There you have it. Four months of touring on one compact map. I’ll call this chapter of my tour The Pontic Alps Explorer. From Erzurum to Bayburt (with detours). Haha, I really did start this tour in Erzurum after taking a train from Ankara with Sage, and I really did end this tour in Bayburt from where I took a bus back to Ankara. And at one point during this serpentine adventure I actually pedalled directly from Erzurum to Bayburt in about a day and a half!
So if you want to know how to turn 10 hours of cycling into four months of touring, study this map (above).
A break from the bike seemed like a good idea (even though really I’m quite good at taking breaks). Sabiha and I spent five days trekking in the Yenice-Eskipazar, Karabük forest. As with the Tbilisi-Borçka ride it was a fall color extravaganza.
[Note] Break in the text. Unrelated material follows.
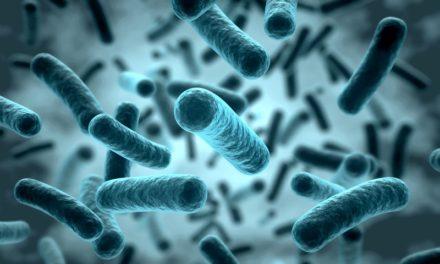 """""""Superbakteria"""" odporna na antybiotyki już na Pomorzu. Pochodzić ma z krajów arabskich"""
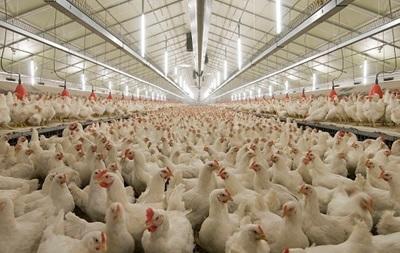 Украина начала поставки в ЕС продукции птицеводства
For the first half of the trek we joined a group from İstanbul. They had hired a local guide to lead us on an unmarked route north from Eğriova Eskipazar Gölet to İncebacaklar. Certainly it would have been difficult to follow the route on our own but not impossible. It tended to follow paths and old currently-impassable-by-vehicle roads. With a 1:25000 scale map (supposedly available, but where?) and a compass I think I could have led this route with only a few more wrong turns than the guide made!
Starting from Eğriova Eskipazar Gölet we more or less followed a north-south ridge system to the west of the canyon that runs between İncebacaklar and Sekermeşe.
It was interesting to see how Turks do overnight backpacking. Our group’s leader (there was both a leader from İstanbul and the local guide), Argun, bought all the food and all shared group gear — essentially the stove and a pot and presumably a first aid kit. No one seemed skilled or indeed interested in looking at a map. Argun was the only one who had a better map than I did, but when he tried to navigate, he only used his GPS. Our local guide depended on his telephone!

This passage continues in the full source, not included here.